Right now, I’m reading Lauren Slater’s “Welcome to My Country,” a memoir about her experiences as a therapist as well as her own history as a patient. I picked it because I’m writing something similar–a collection of essays about my work with abused children and how it coincides with my on experiences as a domestic abuse survivor–and I came across this quote a few minutes ago:
There is no way, I believe, to do the work of therapy, which is, when all is said and done, the work of relationship, without finding your self in the patient and the patient’s self in you. In this way, rifts within and between might be sealed, and the languages of our separate lives might come to share syllables, sentences, whole themes that bind us together.

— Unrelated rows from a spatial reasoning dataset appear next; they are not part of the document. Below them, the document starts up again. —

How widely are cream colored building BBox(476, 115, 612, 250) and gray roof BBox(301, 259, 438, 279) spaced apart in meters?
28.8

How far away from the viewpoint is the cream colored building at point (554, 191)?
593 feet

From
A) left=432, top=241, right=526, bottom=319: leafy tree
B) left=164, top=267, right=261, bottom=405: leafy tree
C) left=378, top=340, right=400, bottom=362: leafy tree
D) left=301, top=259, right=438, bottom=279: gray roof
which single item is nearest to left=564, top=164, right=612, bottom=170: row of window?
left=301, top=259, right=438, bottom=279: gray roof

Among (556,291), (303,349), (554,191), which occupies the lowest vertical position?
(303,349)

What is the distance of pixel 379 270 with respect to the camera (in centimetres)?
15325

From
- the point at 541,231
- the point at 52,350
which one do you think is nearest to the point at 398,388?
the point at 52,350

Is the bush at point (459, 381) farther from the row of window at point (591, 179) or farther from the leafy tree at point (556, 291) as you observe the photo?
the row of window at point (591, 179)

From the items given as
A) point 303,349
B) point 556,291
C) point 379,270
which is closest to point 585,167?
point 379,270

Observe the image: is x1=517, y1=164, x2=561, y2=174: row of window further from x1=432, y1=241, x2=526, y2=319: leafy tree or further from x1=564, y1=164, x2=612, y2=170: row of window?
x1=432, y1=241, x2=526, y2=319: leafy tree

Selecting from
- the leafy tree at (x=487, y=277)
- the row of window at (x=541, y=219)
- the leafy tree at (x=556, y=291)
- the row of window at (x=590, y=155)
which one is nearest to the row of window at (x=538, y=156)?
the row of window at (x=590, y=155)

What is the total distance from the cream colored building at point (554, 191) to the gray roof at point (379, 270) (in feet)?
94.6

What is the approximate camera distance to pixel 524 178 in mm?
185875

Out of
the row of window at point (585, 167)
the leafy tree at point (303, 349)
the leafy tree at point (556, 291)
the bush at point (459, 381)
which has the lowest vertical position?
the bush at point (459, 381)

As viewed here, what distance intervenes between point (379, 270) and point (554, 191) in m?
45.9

At first, I paused on the quote because it fits so perfectly in what I’m trying to do with my own writing project, but then as I thought more about it, I realized that it fits in with everything I write, and with the act of writing itself. Think about it. Most of us came to writing by the way of reading, and we fell in love with reading because something, a book or poem or essay, touched us in a permanent, transformative way. When we are invested in a book, we lose sense of the distance between self and character; often, we see ourselves as the characters. (I know I do, at least–I am Jo March and Anne Shirley and Lisel Meminger and Hermione Granger and Luna Lovegood and Danaerys Stormborn, among others). Good writing, effective writing, seals rifts and binds readers to words.
While I recognize that writing can be therapeutic, and have used it as such, I detest how the two are so often confused. Especially in nonfiction and poetry, when the idea of “confessional” has become “spill your guts” and when the age of the navel-gazing memoir meant “memoir” and “diary” were meshed into one. If a writer is writing only for therapy, it is evident in every single word on the page. By all means, if writing makes you feel better, do it. Just don’t think it makes for a publishable, readable piece. Trauma stories, abuse narratives, etc–they all have their place, but they have to mean more than just telling your story. Tell it, please. Just tell it in such a way that it means more than just confession. When a piece is well-written, it is not the act of writing that is the therapy but the finished product–the book itself has the power to transform a reader’s life.
Reading is not a passive act. We may look like we’re still and calm when digesting a story, but really, we are participating. We feel what the characters feel, react to their reactions, celebrate their triumphs. That is where the themes come in and bind us together.
Everyone needs connection. Every last one of us needs to feel like we aren’t alone in the universe. The writer telling her story needs to be read; the reader reading the story needs to be a part of the story. Language is transformative.
If you’re out there reading this, what do you think?